Yapılacaklar Listesi –
1. Alıntı metinde adı geçen bütün devlet, örgüt ve kuruluşları sıralayınız.
2. Alıntı metne dayanarak aşağıdaki soruları yanıtlayınız.
(a) Karasu'nun söyleşisi hangi yayın organında, kaç gün yayımlandı?
(b) Karasu'ya göre Türk hükümetinin İsrail karşıtlığı yapmasının esas nedeni nedir?
(c) Karasu'ya göre 7 Ekim saldırısıyla sabote edilmesi amaçlanan iki şey nedir?
3. Türkiye'nin Ortadoğu'daki konumunu ele alan alıntı metni, son cümlesinden sonra sürdürünüz.

━━━ Alıntı Metin ━━━

Türkiye denklemin dışına atıldı

KCK - MUSTAFA KARASU

KCK - MUSTAFA KARASU

  • KCK Yürütme Konseyi Üyesi Mustafa Karasu, sadece Kürt soykırımına kilitlenmiş bir Türkiye’nin Ortadoğu siyasetinde etkili olmasının mümkün olmadığını vurguladı.
  • Jeopolitik konumunu Kürt soykırımını gerçekleştirme temelinde koruma çabalarının, Türkiye’yi daha fazla çıkmaza soktuğunu kaydeden Mustafa Karasu, şunların altını çizdi:
  • Tüm imkanlarını kullanıp tüketen Türkiye, G-20’nin enerji yolunu engelleyemez. Kafa tutacak gücü yok, şantajları da sökmeyecektir. Ortadoğu’da denklemlerin dışına atılmıştır.

KCK Yürütme Konseyi Üyesi Mustafa Karasu, Türk hükümetinin İsrail karşıtlığı yapmasının esas nedenin, İsrail ve ABD’nin bölgede kendisini dikkate almasını istemesi olduğunu söyledi.

KCK Yürütme Konseyi Üyesi Mustafa Karasu, ANF'de üç gün yayınlanan söyleşisinin dünkü son bölümünde Ortadoğu'daki gelişmeleri anlatarak, Türkiye'nin durumuna dikkat çekti. HAMAS’a 7 Ekim saldırısını, Erdoğan’ın ekibinin yaptırdığını belirten Karasu, böylece hem İsrail’den geçecek enerji yolunu hem de İsrail ile Araplar arasındaki İbrahim Anlaşması’nı sabote etmeyi amaçladığını söyledi. Erdoğan'ın, kendine göre Türkiye’nin jeopolitik konumunu koruma adına HAMAS’ı İsrail’e saldırttığını kaydeden Karasu, "Ancak politikalarıyla, müttefiklerine yönelik yaptığı şantajlarla, bizzat kendisi Türkiye’nin jeopolitik durumunu ortadan kaldıran bir rol oynamıştır. Böylece, Türkiye’nin en temel politik güç kaynağı olan jeopolitik konumunu kaybetme korkusu, Türkiye’yi telaşa düşürmüştür. Tutarlı olmayan, sadece tehdit ve şantajlarla konumunu koruma politikası yürütmesi, Türk devletinin çıkmazını daha da artırmıştır. Bir dönem kısa süreli çıkar elde ettiği politikalar, şimdi Türkiye’yi politikasız hale getirmiştir" dedi.

━━━ Veri Bölümü ━━━

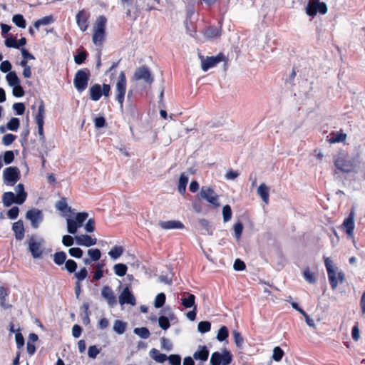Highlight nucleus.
<instances>
[{"instance_id": "nucleus-27", "label": "nucleus", "mask_w": 365, "mask_h": 365, "mask_svg": "<svg viewBox=\"0 0 365 365\" xmlns=\"http://www.w3.org/2000/svg\"><path fill=\"white\" fill-rule=\"evenodd\" d=\"M149 355L158 363H163L168 359V356L165 354L160 353L158 349L154 348L150 351Z\"/></svg>"}, {"instance_id": "nucleus-23", "label": "nucleus", "mask_w": 365, "mask_h": 365, "mask_svg": "<svg viewBox=\"0 0 365 365\" xmlns=\"http://www.w3.org/2000/svg\"><path fill=\"white\" fill-rule=\"evenodd\" d=\"M16 196L12 192H6L2 195V202L5 207H9L13 203H16Z\"/></svg>"}, {"instance_id": "nucleus-56", "label": "nucleus", "mask_w": 365, "mask_h": 365, "mask_svg": "<svg viewBox=\"0 0 365 365\" xmlns=\"http://www.w3.org/2000/svg\"><path fill=\"white\" fill-rule=\"evenodd\" d=\"M16 135L8 133L5 135L2 138V142L4 145H11L15 140H16Z\"/></svg>"}, {"instance_id": "nucleus-45", "label": "nucleus", "mask_w": 365, "mask_h": 365, "mask_svg": "<svg viewBox=\"0 0 365 365\" xmlns=\"http://www.w3.org/2000/svg\"><path fill=\"white\" fill-rule=\"evenodd\" d=\"M284 351L280 347L276 346L274 348L272 354L273 360L275 361H279L282 359Z\"/></svg>"}, {"instance_id": "nucleus-53", "label": "nucleus", "mask_w": 365, "mask_h": 365, "mask_svg": "<svg viewBox=\"0 0 365 365\" xmlns=\"http://www.w3.org/2000/svg\"><path fill=\"white\" fill-rule=\"evenodd\" d=\"M65 268L71 273L74 272L77 268V264L72 259H68L65 263Z\"/></svg>"}, {"instance_id": "nucleus-52", "label": "nucleus", "mask_w": 365, "mask_h": 365, "mask_svg": "<svg viewBox=\"0 0 365 365\" xmlns=\"http://www.w3.org/2000/svg\"><path fill=\"white\" fill-rule=\"evenodd\" d=\"M158 324H159L160 327L164 330L168 329L170 326L168 319L164 316H161L159 317Z\"/></svg>"}, {"instance_id": "nucleus-38", "label": "nucleus", "mask_w": 365, "mask_h": 365, "mask_svg": "<svg viewBox=\"0 0 365 365\" xmlns=\"http://www.w3.org/2000/svg\"><path fill=\"white\" fill-rule=\"evenodd\" d=\"M53 22V17L51 16H44L41 19L37 20L34 23V27L38 29L41 26H46Z\"/></svg>"}, {"instance_id": "nucleus-31", "label": "nucleus", "mask_w": 365, "mask_h": 365, "mask_svg": "<svg viewBox=\"0 0 365 365\" xmlns=\"http://www.w3.org/2000/svg\"><path fill=\"white\" fill-rule=\"evenodd\" d=\"M187 294H183V297L182 298V304L185 308H191L196 307L195 305V295L192 294H187V297H185Z\"/></svg>"}, {"instance_id": "nucleus-63", "label": "nucleus", "mask_w": 365, "mask_h": 365, "mask_svg": "<svg viewBox=\"0 0 365 365\" xmlns=\"http://www.w3.org/2000/svg\"><path fill=\"white\" fill-rule=\"evenodd\" d=\"M11 68V63L7 60L2 61L0 65V71L3 73H9Z\"/></svg>"}, {"instance_id": "nucleus-54", "label": "nucleus", "mask_w": 365, "mask_h": 365, "mask_svg": "<svg viewBox=\"0 0 365 365\" xmlns=\"http://www.w3.org/2000/svg\"><path fill=\"white\" fill-rule=\"evenodd\" d=\"M223 220L225 222L229 221L232 217V210L229 205H225L222 209Z\"/></svg>"}, {"instance_id": "nucleus-13", "label": "nucleus", "mask_w": 365, "mask_h": 365, "mask_svg": "<svg viewBox=\"0 0 365 365\" xmlns=\"http://www.w3.org/2000/svg\"><path fill=\"white\" fill-rule=\"evenodd\" d=\"M354 210H351L349 216L344 220L341 225V229L346 233L348 238H354Z\"/></svg>"}, {"instance_id": "nucleus-9", "label": "nucleus", "mask_w": 365, "mask_h": 365, "mask_svg": "<svg viewBox=\"0 0 365 365\" xmlns=\"http://www.w3.org/2000/svg\"><path fill=\"white\" fill-rule=\"evenodd\" d=\"M334 165L337 170L343 173H351L356 168V164L353 160L346 159L343 157L336 158Z\"/></svg>"}, {"instance_id": "nucleus-55", "label": "nucleus", "mask_w": 365, "mask_h": 365, "mask_svg": "<svg viewBox=\"0 0 365 365\" xmlns=\"http://www.w3.org/2000/svg\"><path fill=\"white\" fill-rule=\"evenodd\" d=\"M234 231L235 235L237 240H239L241 237L242 232L243 231V225L242 222H238L234 225Z\"/></svg>"}, {"instance_id": "nucleus-62", "label": "nucleus", "mask_w": 365, "mask_h": 365, "mask_svg": "<svg viewBox=\"0 0 365 365\" xmlns=\"http://www.w3.org/2000/svg\"><path fill=\"white\" fill-rule=\"evenodd\" d=\"M13 109L16 111L17 115H22L25 111V106L22 103H15L13 105Z\"/></svg>"}, {"instance_id": "nucleus-25", "label": "nucleus", "mask_w": 365, "mask_h": 365, "mask_svg": "<svg viewBox=\"0 0 365 365\" xmlns=\"http://www.w3.org/2000/svg\"><path fill=\"white\" fill-rule=\"evenodd\" d=\"M102 96V89L99 84H95L90 88V97L94 101H98Z\"/></svg>"}, {"instance_id": "nucleus-7", "label": "nucleus", "mask_w": 365, "mask_h": 365, "mask_svg": "<svg viewBox=\"0 0 365 365\" xmlns=\"http://www.w3.org/2000/svg\"><path fill=\"white\" fill-rule=\"evenodd\" d=\"M317 12L325 14L327 12V6L325 3L318 0L309 1L306 7V14L310 16H314Z\"/></svg>"}, {"instance_id": "nucleus-57", "label": "nucleus", "mask_w": 365, "mask_h": 365, "mask_svg": "<svg viewBox=\"0 0 365 365\" xmlns=\"http://www.w3.org/2000/svg\"><path fill=\"white\" fill-rule=\"evenodd\" d=\"M14 160V154L13 151L8 150L6 151L4 154V162L5 164L8 165L11 163Z\"/></svg>"}, {"instance_id": "nucleus-61", "label": "nucleus", "mask_w": 365, "mask_h": 365, "mask_svg": "<svg viewBox=\"0 0 365 365\" xmlns=\"http://www.w3.org/2000/svg\"><path fill=\"white\" fill-rule=\"evenodd\" d=\"M68 253L76 258H81L83 255V251L78 247H73L68 250Z\"/></svg>"}, {"instance_id": "nucleus-4", "label": "nucleus", "mask_w": 365, "mask_h": 365, "mask_svg": "<svg viewBox=\"0 0 365 365\" xmlns=\"http://www.w3.org/2000/svg\"><path fill=\"white\" fill-rule=\"evenodd\" d=\"M88 216L87 212H78L74 218H68L66 220L68 232L71 235H75L78 229L83 226Z\"/></svg>"}, {"instance_id": "nucleus-41", "label": "nucleus", "mask_w": 365, "mask_h": 365, "mask_svg": "<svg viewBox=\"0 0 365 365\" xmlns=\"http://www.w3.org/2000/svg\"><path fill=\"white\" fill-rule=\"evenodd\" d=\"M12 21L19 28H26V21L21 14H16L12 17Z\"/></svg>"}, {"instance_id": "nucleus-28", "label": "nucleus", "mask_w": 365, "mask_h": 365, "mask_svg": "<svg viewBox=\"0 0 365 365\" xmlns=\"http://www.w3.org/2000/svg\"><path fill=\"white\" fill-rule=\"evenodd\" d=\"M257 194L260 196L262 201L268 204L269 202V187L264 184L262 183L257 189Z\"/></svg>"}, {"instance_id": "nucleus-14", "label": "nucleus", "mask_w": 365, "mask_h": 365, "mask_svg": "<svg viewBox=\"0 0 365 365\" xmlns=\"http://www.w3.org/2000/svg\"><path fill=\"white\" fill-rule=\"evenodd\" d=\"M134 78L138 81L143 80L148 84H151L153 82V77L149 68L146 66L138 68L134 73Z\"/></svg>"}, {"instance_id": "nucleus-64", "label": "nucleus", "mask_w": 365, "mask_h": 365, "mask_svg": "<svg viewBox=\"0 0 365 365\" xmlns=\"http://www.w3.org/2000/svg\"><path fill=\"white\" fill-rule=\"evenodd\" d=\"M168 359L171 365H180L181 358L179 355L172 354L168 357Z\"/></svg>"}, {"instance_id": "nucleus-10", "label": "nucleus", "mask_w": 365, "mask_h": 365, "mask_svg": "<svg viewBox=\"0 0 365 365\" xmlns=\"http://www.w3.org/2000/svg\"><path fill=\"white\" fill-rule=\"evenodd\" d=\"M200 197L215 207L220 206L219 197L215 192L210 187L202 186L200 192Z\"/></svg>"}, {"instance_id": "nucleus-30", "label": "nucleus", "mask_w": 365, "mask_h": 365, "mask_svg": "<svg viewBox=\"0 0 365 365\" xmlns=\"http://www.w3.org/2000/svg\"><path fill=\"white\" fill-rule=\"evenodd\" d=\"M44 117H45V107L43 101L40 102V104L38 108V112L35 115V121L36 124H44Z\"/></svg>"}, {"instance_id": "nucleus-32", "label": "nucleus", "mask_w": 365, "mask_h": 365, "mask_svg": "<svg viewBox=\"0 0 365 365\" xmlns=\"http://www.w3.org/2000/svg\"><path fill=\"white\" fill-rule=\"evenodd\" d=\"M6 80L9 86L12 87L20 83V79L14 71H10L6 76Z\"/></svg>"}, {"instance_id": "nucleus-24", "label": "nucleus", "mask_w": 365, "mask_h": 365, "mask_svg": "<svg viewBox=\"0 0 365 365\" xmlns=\"http://www.w3.org/2000/svg\"><path fill=\"white\" fill-rule=\"evenodd\" d=\"M198 224L200 226V230L201 232V234L202 235H212L213 229L212 226L209 225V222L207 220L205 219H200L198 221Z\"/></svg>"}, {"instance_id": "nucleus-46", "label": "nucleus", "mask_w": 365, "mask_h": 365, "mask_svg": "<svg viewBox=\"0 0 365 365\" xmlns=\"http://www.w3.org/2000/svg\"><path fill=\"white\" fill-rule=\"evenodd\" d=\"M165 302V294L160 293L156 296V297L155 299L154 305L156 308H160L164 305Z\"/></svg>"}, {"instance_id": "nucleus-2", "label": "nucleus", "mask_w": 365, "mask_h": 365, "mask_svg": "<svg viewBox=\"0 0 365 365\" xmlns=\"http://www.w3.org/2000/svg\"><path fill=\"white\" fill-rule=\"evenodd\" d=\"M106 24V19L103 16H98L94 23L92 41L96 46H101L104 41Z\"/></svg>"}, {"instance_id": "nucleus-20", "label": "nucleus", "mask_w": 365, "mask_h": 365, "mask_svg": "<svg viewBox=\"0 0 365 365\" xmlns=\"http://www.w3.org/2000/svg\"><path fill=\"white\" fill-rule=\"evenodd\" d=\"M76 23L82 31H86L88 27L87 16L83 11H80L76 14Z\"/></svg>"}, {"instance_id": "nucleus-60", "label": "nucleus", "mask_w": 365, "mask_h": 365, "mask_svg": "<svg viewBox=\"0 0 365 365\" xmlns=\"http://www.w3.org/2000/svg\"><path fill=\"white\" fill-rule=\"evenodd\" d=\"M87 275L88 271L85 267L81 269L78 272L75 274V277L77 278L78 282L85 279Z\"/></svg>"}, {"instance_id": "nucleus-19", "label": "nucleus", "mask_w": 365, "mask_h": 365, "mask_svg": "<svg viewBox=\"0 0 365 365\" xmlns=\"http://www.w3.org/2000/svg\"><path fill=\"white\" fill-rule=\"evenodd\" d=\"M15 192L16 193V204L22 205L26 200L27 193L24 190L23 184L19 183L15 187Z\"/></svg>"}, {"instance_id": "nucleus-48", "label": "nucleus", "mask_w": 365, "mask_h": 365, "mask_svg": "<svg viewBox=\"0 0 365 365\" xmlns=\"http://www.w3.org/2000/svg\"><path fill=\"white\" fill-rule=\"evenodd\" d=\"M211 324L209 322H200L197 325V329L201 333H206L210 330Z\"/></svg>"}, {"instance_id": "nucleus-43", "label": "nucleus", "mask_w": 365, "mask_h": 365, "mask_svg": "<svg viewBox=\"0 0 365 365\" xmlns=\"http://www.w3.org/2000/svg\"><path fill=\"white\" fill-rule=\"evenodd\" d=\"M56 208L62 212H66L67 211H71V208L68 207L67 202L65 199H61L56 203Z\"/></svg>"}, {"instance_id": "nucleus-36", "label": "nucleus", "mask_w": 365, "mask_h": 365, "mask_svg": "<svg viewBox=\"0 0 365 365\" xmlns=\"http://www.w3.org/2000/svg\"><path fill=\"white\" fill-rule=\"evenodd\" d=\"M66 254L63 252H57L53 255V261L57 265H61L64 262L66 263Z\"/></svg>"}, {"instance_id": "nucleus-5", "label": "nucleus", "mask_w": 365, "mask_h": 365, "mask_svg": "<svg viewBox=\"0 0 365 365\" xmlns=\"http://www.w3.org/2000/svg\"><path fill=\"white\" fill-rule=\"evenodd\" d=\"M126 91V78L123 71H121L119 75L118 80L115 85L116 100L122 108L124 101V98Z\"/></svg>"}, {"instance_id": "nucleus-22", "label": "nucleus", "mask_w": 365, "mask_h": 365, "mask_svg": "<svg viewBox=\"0 0 365 365\" xmlns=\"http://www.w3.org/2000/svg\"><path fill=\"white\" fill-rule=\"evenodd\" d=\"M12 230L15 233L16 239L21 240L24 237V227L23 222L19 220L13 224Z\"/></svg>"}, {"instance_id": "nucleus-40", "label": "nucleus", "mask_w": 365, "mask_h": 365, "mask_svg": "<svg viewBox=\"0 0 365 365\" xmlns=\"http://www.w3.org/2000/svg\"><path fill=\"white\" fill-rule=\"evenodd\" d=\"M123 252V248L120 246H115L108 252V255L113 259H118Z\"/></svg>"}, {"instance_id": "nucleus-26", "label": "nucleus", "mask_w": 365, "mask_h": 365, "mask_svg": "<svg viewBox=\"0 0 365 365\" xmlns=\"http://www.w3.org/2000/svg\"><path fill=\"white\" fill-rule=\"evenodd\" d=\"M128 324L122 320H115L113 326V330L116 334L121 335L125 333Z\"/></svg>"}, {"instance_id": "nucleus-6", "label": "nucleus", "mask_w": 365, "mask_h": 365, "mask_svg": "<svg viewBox=\"0 0 365 365\" xmlns=\"http://www.w3.org/2000/svg\"><path fill=\"white\" fill-rule=\"evenodd\" d=\"M89 71L86 69L79 70L76 72L73 83L75 88L79 92H82L87 88L88 82L89 80Z\"/></svg>"}, {"instance_id": "nucleus-17", "label": "nucleus", "mask_w": 365, "mask_h": 365, "mask_svg": "<svg viewBox=\"0 0 365 365\" xmlns=\"http://www.w3.org/2000/svg\"><path fill=\"white\" fill-rule=\"evenodd\" d=\"M76 244L80 246L91 247L95 245L97 239L87 235H80L75 237Z\"/></svg>"}, {"instance_id": "nucleus-29", "label": "nucleus", "mask_w": 365, "mask_h": 365, "mask_svg": "<svg viewBox=\"0 0 365 365\" xmlns=\"http://www.w3.org/2000/svg\"><path fill=\"white\" fill-rule=\"evenodd\" d=\"M221 35V31L219 28L216 26H210L208 27L204 33V36L205 38L208 39H212L214 38H217Z\"/></svg>"}, {"instance_id": "nucleus-42", "label": "nucleus", "mask_w": 365, "mask_h": 365, "mask_svg": "<svg viewBox=\"0 0 365 365\" xmlns=\"http://www.w3.org/2000/svg\"><path fill=\"white\" fill-rule=\"evenodd\" d=\"M20 125V120L17 118H12L6 124L7 129L12 130V131H16Z\"/></svg>"}, {"instance_id": "nucleus-33", "label": "nucleus", "mask_w": 365, "mask_h": 365, "mask_svg": "<svg viewBox=\"0 0 365 365\" xmlns=\"http://www.w3.org/2000/svg\"><path fill=\"white\" fill-rule=\"evenodd\" d=\"M188 182V177L184 173L181 174L179 179L178 191L181 194H184L186 190V186Z\"/></svg>"}, {"instance_id": "nucleus-59", "label": "nucleus", "mask_w": 365, "mask_h": 365, "mask_svg": "<svg viewBox=\"0 0 365 365\" xmlns=\"http://www.w3.org/2000/svg\"><path fill=\"white\" fill-rule=\"evenodd\" d=\"M101 349L96 346H91L88 350V355L90 358L95 359L100 353Z\"/></svg>"}, {"instance_id": "nucleus-35", "label": "nucleus", "mask_w": 365, "mask_h": 365, "mask_svg": "<svg viewBox=\"0 0 365 365\" xmlns=\"http://www.w3.org/2000/svg\"><path fill=\"white\" fill-rule=\"evenodd\" d=\"M232 359V356L229 351L224 349L221 352V363L220 365H229Z\"/></svg>"}, {"instance_id": "nucleus-18", "label": "nucleus", "mask_w": 365, "mask_h": 365, "mask_svg": "<svg viewBox=\"0 0 365 365\" xmlns=\"http://www.w3.org/2000/svg\"><path fill=\"white\" fill-rule=\"evenodd\" d=\"M159 225L163 230L182 229L183 224L178 220L160 221Z\"/></svg>"}, {"instance_id": "nucleus-15", "label": "nucleus", "mask_w": 365, "mask_h": 365, "mask_svg": "<svg viewBox=\"0 0 365 365\" xmlns=\"http://www.w3.org/2000/svg\"><path fill=\"white\" fill-rule=\"evenodd\" d=\"M119 303L120 304H135V298L133 294L131 293L128 287H125L123 289V292L120 294L119 297Z\"/></svg>"}, {"instance_id": "nucleus-51", "label": "nucleus", "mask_w": 365, "mask_h": 365, "mask_svg": "<svg viewBox=\"0 0 365 365\" xmlns=\"http://www.w3.org/2000/svg\"><path fill=\"white\" fill-rule=\"evenodd\" d=\"M228 336V330L226 327H222L217 333V339L220 341H222Z\"/></svg>"}, {"instance_id": "nucleus-12", "label": "nucleus", "mask_w": 365, "mask_h": 365, "mask_svg": "<svg viewBox=\"0 0 365 365\" xmlns=\"http://www.w3.org/2000/svg\"><path fill=\"white\" fill-rule=\"evenodd\" d=\"M26 217L31 222V227L37 229L43 221V215L41 210L34 208L27 211Z\"/></svg>"}, {"instance_id": "nucleus-37", "label": "nucleus", "mask_w": 365, "mask_h": 365, "mask_svg": "<svg viewBox=\"0 0 365 365\" xmlns=\"http://www.w3.org/2000/svg\"><path fill=\"white\" fill-rule=\"evenodd\" d=\"M346 135L344 133H333L329 139V143H336L343 142L346 140Z\"/></svg>"}, {"instance_id": "nucleus-47", "label": "nucleus", "mask_w": 365, "mask_h": 365, "mask_svg": "<svg viewBox=\"0 0 365 365\" xmlns=\"http://www.w3.org/2000/svg\"><path fill=\"white\" fill-rule=\"evenodd\" d=\"M232 334L236 346L239 348H242L244 344V339L241 336L240 333L237 331H234Z\"/></svg>"}, {"instance_id": "nucleus-34", "label": "nucleus", "mask_w": 365, "mask_h": 365, "mask_svg": "<svg viewBox=\"0 0 365 365\" xmlns=\"http://www.w3.org/2000/svg\"><path fill=\"white\" fill-rule=\"evenodd\" d=\"M133 332L140 338L144 339L149 338L150 335V331L146 327L135 328Z\"/></svg>"}, {"instance_id": "nucleus-49", "label": "nucleus", "mask_w": 365, "mask_h": 365, "mask_svg": "<svg viewBox=\"0 0 365 365\" xmlns=\"http://www.w3.org/2000/svg\"><path fill=\"white\" fill-rule=\"evenodd\" d=\"M210 365H220L221 363V353L215 351L212 354L210 357Z\"/></svg>"}, {"instance_id": "nucleus-44", "label": "nucleus", "mask_w": 365, "mask_h": 365, "mask_svg": "<svg viewBox=\"0 0 365 365\" xmlns=\"http://www.w3.org/2000/svg\"><path fill=\"white\" fill-rule=\"evenodd\" d=\"M304 278L307 282L310 284L315 283L316 277L313 272H312L309 268H306L303 272Z\"/></svg>"}, {"instance_id": "nucleus-1", "label": "nucleus", "mask_w": 365, "mask_h": 365, "mask_svg": "<svg viewBox=\"0 0 365 365\" xmlns=\"http://www.w3.org/2000/svg\"><path fill=\"white\" fill-rule=\"evenodd\" d=\"M324 264L327 271L328 278L332 289H336L339 283L344 279V274L342 272H336V268L332 264L329 257H324Z\"/></svg>"}, {"instance_id": "nucleus-11", "label": "nucleus", "mask_w": 365, "mask_h": 365, "mask_svg": "<svg viewBox=\"0 0 365 365\" xmlns=\"http://www.w3.org/2000/svg\"><path fill=\"white\" fill-rule=\"evenodd\" d=\"M201 59V68L203 71H207L208 69L212 68L217 66L219 63L225 61V56L222 53H219L216 56H210L204 58L200 56Z\"/></svg>"}, {"instance_id": "nucleus-3", "label": "nucleus", "mask_w": 365, "mask_h": 365, "mask_svg": "<svg viewBox=\"0 0 365 365\" xmlns=\"http://www.w3.org/2000/svg\"><path fill=\"white\" fill-rule=\"evenodd\" d=\"M45 241L42 237L31 236L29 241V250L34 259H38L43 252Z\"/></svg>"}, {"instance_id": "nucleus-16", "label": "nucleus", "mask_w": 365, "mask_h": 365, "mask_svg": "<svg viewBox=\"0 0 365 365\" xmlns=\"http://www.w3.org/2000/svg\"><path fill=\"white\" fill-rule=\"evenodd\" d=\"M101 296L104 298L110 307L116 304V297L112 289L108 286H104L101 290Z\"/></svg>"}, {"instance_id": "nucleus-21", "label": "nucleus", "mask_w": 365, "mask_h": 365, "mask_svg": "<svg viewBox=\"0 0 365 365\" xmlns=\"http://www.w3.org/2000/svg\"><path fill=\"white\" fill-rule=\"evenodd\" d=\"M209 356V350L205 346H200L198 350L193 354V358L195 360L205 361Z\"/></svg>"}, {"instance_id": "nucleus-8", "label": "nucleus", "mask_w": 365, "mask_h": 365, "mask_svg": "<svg viewBox=\"0 0 365 365\" xmlns=\"http://www.w3.org/2000/svg\"><path fill=\"white\" fill-rule=\"evenodd\" d=\"M4 182L6 185L12 186L20 179V171L16 167H9L3 173Z\"/></svg>"}, {"instance_id": "nucleus-39", "label": "nucleus", "mask_w": 365, "mask_h": 365, "mask_svg": "<svg viewBox=\"0 0 365 365\" xmlns=\"http://www.w3.org/2000/svg\"><path fill=\"white\" fill-rule=\"evenodd\" d=\"M114 272L117 276L123 277L127 272V266L124 264H116L113 267Z\"/></svg>"}, {"instance_id": "nucleus-50", "label": "nucleus", "mask_w": 365, "mask_h": 365, "mask_svg": "<svg viewBox=\"0 0 365 365\" xmlns=\"http://www.w3.org/2000/svg\"><path fill=\"white\" fill-rule=\"evenodd\" d=\"M88 255L90 256L91 260L98 261L101 256V251L98 249H90L88 250Z\"/></svg>"}, {"instance_id": "nucleus-58", "label": "nucleus", "mask_w": 365, "mask_h": 365, "mask_svg": "<svg viewBox=\"0 0 365 365\" xmlns=\"http://www.w3.org/2000/svg\"><path fill=\"white\" fill-rule=\"evenodd\" d=\"M12 93L15 97H22L24 95V91L20 83L17 86H12Z\"/></svg>"}]
</instances>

━━━

Cevap Anahtarı –
1. Türkiye, İsrail, ABD, KCK, HAMAS, G-20, ANF

2.
(a) ANF'de, üç gün.
(b) İsrail ve ABD'nin bölgede kendisini dikkate almasını istemesi.
(c) İsrail'den geçecek enerji yolu ve İsrail ile Araplar arasındaki İbrahim Anlaşması.

3.
Jeopolitik imkanlarını kaybetti

AKP-MHP iktidarının bu tür politikalarla Türkiye’yi çıkmaza sokan esas etkeninin, Kürt soykırım politikası olduğu söyleyen Karasu, şöyle devam etti: "Öyle ki, kendisi Kürtlere nasıl yaklaşıyorsa herkesin de öyle yaklaşmasını istemekte ve bunun sonucunda müttefikleriyle bile sorunlu hale gelmektedir. Sadece Kürt soykırımına kilitlenmiş bir Türkiye’nin Ortadoğu siyasetinde etkili olması mümkün değildir. Türkiye’nin sadece ekonomik değil, siyasi ve diplomatik imkanlarını da Kürtlere karşı savaşta kullanıp tüketmektedir. Jeopolitik konumunu Kürt soykırımını gerçekleştirme temelinde koruma çabaları, Türkiye’yi daha fazla çıkmaza sokmaktadır. Jeopolitik imkanlarını kaybettiği gibi, müttefikleriyle yaşadığı sorunlar, Türkiye’yi Ortadoğu’da siyaset olarak tüm denklemlerin dışına atmıştır."

İran içine kapatılacak

ABD'nin tam desteğini alan İsrail’in, HAMAS’ı ve Hizbullah’ı etkisizleştirerek bölgedeki siyasi ve askeri etkinliğini artıracağını; İran'ın ise bölgedeki ittifak güçlerini kaybederek içe kapanıp bölge politikalarını değiştireceğini ve böylece sınırlandırılacağını belirten Karasu, "Bunun orta vadede İran iç siyasetine de etkileri olacaktır." dedi.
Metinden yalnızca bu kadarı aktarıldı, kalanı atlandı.